Effects of metformin on polycystic ovary syndrome: a randomized, double-blind, placebo-controlled study
Keywords:polycystic ovary syndrome, double-blind, placebo-controlled
Background and objectives: Metformin improves manifestations of polycystic ovary syndrome (PCOS) by reducing insulin resistance. The objective of this study was to determine how metformin, in combination with lifestyle changes, affects the clinical manifestations of PCOS.
Materials and Methods: Patients with PCOS attending the outpatient of a tertiary care hospital were enrolled in the study. Revised Rotterdam Consensus 2003 criteria were used to diagnose cases of PCOS. Clinical information, anthropometric measurement, serum progesterone and polycystic ovarian morphology (PCOM) of each subject were recorded in a prescribed data sheet at baseline and after a period of nine months. Randomized placebo controlled double blind design was used to assign participants in respective groups. Participants were randomly assigned to receive 9-month course of either metformin (1500 mg/day) or placebo. Both groups were advised regarding schedule of lifestyle modification. Outcome variables were clinical manifestations related to metabolic, reproductive and androgenic status of PCOS.
Results: Out of 80 enrolled PCOS cases, 49 completed the study (metformin=26, placebo=23). The mean age of the study participants of metformin and placebo groups was 23.52±5.18 and 22.09±3.58 years respectively (p=0.262). Menstrual cycle significantly improved in both the study groups (before vs. after - metformin: 19.2% vs. 76.9%, p=0.003; placebo: 19.2% vs. 47.8%, p=0.02) after 9 months, but compared to placebo group no such significant (p=0.12) improvement occurred in metformin group.

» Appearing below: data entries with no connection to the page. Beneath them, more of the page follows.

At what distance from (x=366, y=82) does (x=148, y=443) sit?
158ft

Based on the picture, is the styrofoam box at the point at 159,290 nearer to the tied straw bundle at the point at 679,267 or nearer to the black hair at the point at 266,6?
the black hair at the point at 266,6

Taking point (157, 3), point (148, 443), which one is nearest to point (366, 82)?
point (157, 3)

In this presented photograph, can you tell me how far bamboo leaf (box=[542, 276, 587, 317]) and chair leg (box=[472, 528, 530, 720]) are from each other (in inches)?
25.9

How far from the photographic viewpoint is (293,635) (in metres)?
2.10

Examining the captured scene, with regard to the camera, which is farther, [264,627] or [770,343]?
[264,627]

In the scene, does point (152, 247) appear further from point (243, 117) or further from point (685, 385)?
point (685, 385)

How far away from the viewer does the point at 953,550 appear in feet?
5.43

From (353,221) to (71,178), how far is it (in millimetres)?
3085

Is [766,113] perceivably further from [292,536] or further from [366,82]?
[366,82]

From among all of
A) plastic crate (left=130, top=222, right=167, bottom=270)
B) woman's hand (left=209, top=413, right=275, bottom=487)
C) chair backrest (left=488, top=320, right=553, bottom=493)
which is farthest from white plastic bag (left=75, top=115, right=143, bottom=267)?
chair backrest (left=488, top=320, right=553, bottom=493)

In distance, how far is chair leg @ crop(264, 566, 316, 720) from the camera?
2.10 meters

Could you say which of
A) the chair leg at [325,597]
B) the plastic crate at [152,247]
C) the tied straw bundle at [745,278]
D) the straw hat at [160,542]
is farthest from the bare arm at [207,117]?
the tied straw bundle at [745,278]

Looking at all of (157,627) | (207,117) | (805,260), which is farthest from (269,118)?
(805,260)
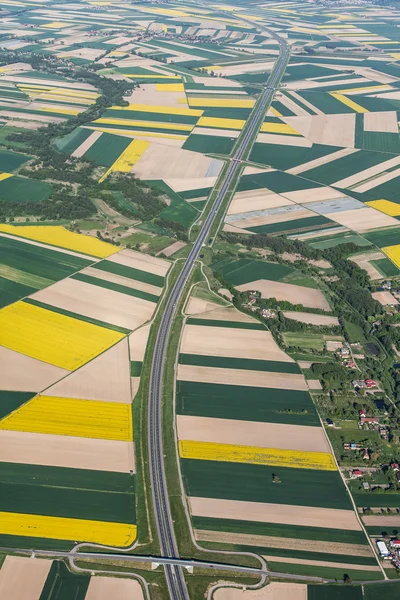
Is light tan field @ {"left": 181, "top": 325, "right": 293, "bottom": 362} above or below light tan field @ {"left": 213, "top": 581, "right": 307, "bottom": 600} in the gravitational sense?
above

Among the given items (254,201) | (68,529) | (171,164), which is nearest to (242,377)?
(68,529)

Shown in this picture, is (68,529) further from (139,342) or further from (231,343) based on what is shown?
(231,343)

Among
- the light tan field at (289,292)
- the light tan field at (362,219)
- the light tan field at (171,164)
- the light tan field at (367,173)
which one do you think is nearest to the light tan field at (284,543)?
the light tan field at (289,292)

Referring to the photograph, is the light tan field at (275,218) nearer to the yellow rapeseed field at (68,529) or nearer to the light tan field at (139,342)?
the light tan field at (139,342)

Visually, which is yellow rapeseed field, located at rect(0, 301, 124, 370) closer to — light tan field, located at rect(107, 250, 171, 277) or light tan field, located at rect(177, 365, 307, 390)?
light tan field, located at rect(177, 365, 307, 390)

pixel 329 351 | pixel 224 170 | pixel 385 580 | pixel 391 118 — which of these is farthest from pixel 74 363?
pixel 391 118

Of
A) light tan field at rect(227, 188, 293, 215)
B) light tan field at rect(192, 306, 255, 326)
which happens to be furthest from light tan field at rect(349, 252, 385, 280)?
light tan field at rect(192, 306, 255, 326)

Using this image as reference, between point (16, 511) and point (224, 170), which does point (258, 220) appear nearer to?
point (224, 170)
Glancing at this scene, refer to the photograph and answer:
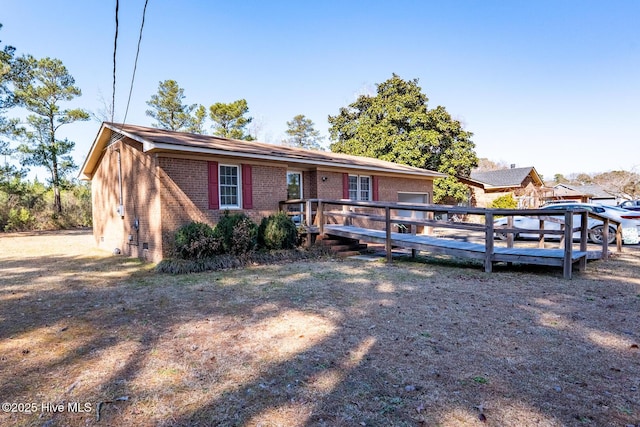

Severity of hirsutism, presence of acne, serum progesterone level and ovulatory status improved significantly in both groups after completion of the study. Except acanthosis nigricans, other metabolic manifestations did not significantly improve in metformin compared to placebo group after the intervention. While comparing the percentage changes, body mass index (BMI) and waist circumference (WC) reduced significantly in metformin than placebo group (BMI in kg/m2- metformin vs. placebo: -3.63±8.22 vs. +1.42±6.67, p= 0.024; WC in cm - 2.81±7.74 vs. +1.68±7.89, p= 0.05). No significant adverse event was observed in metformin group.
Conclusion: Metformin, in conjunction with lifestyle modifications, has favorable impacts on clinical manifestations of PCOS.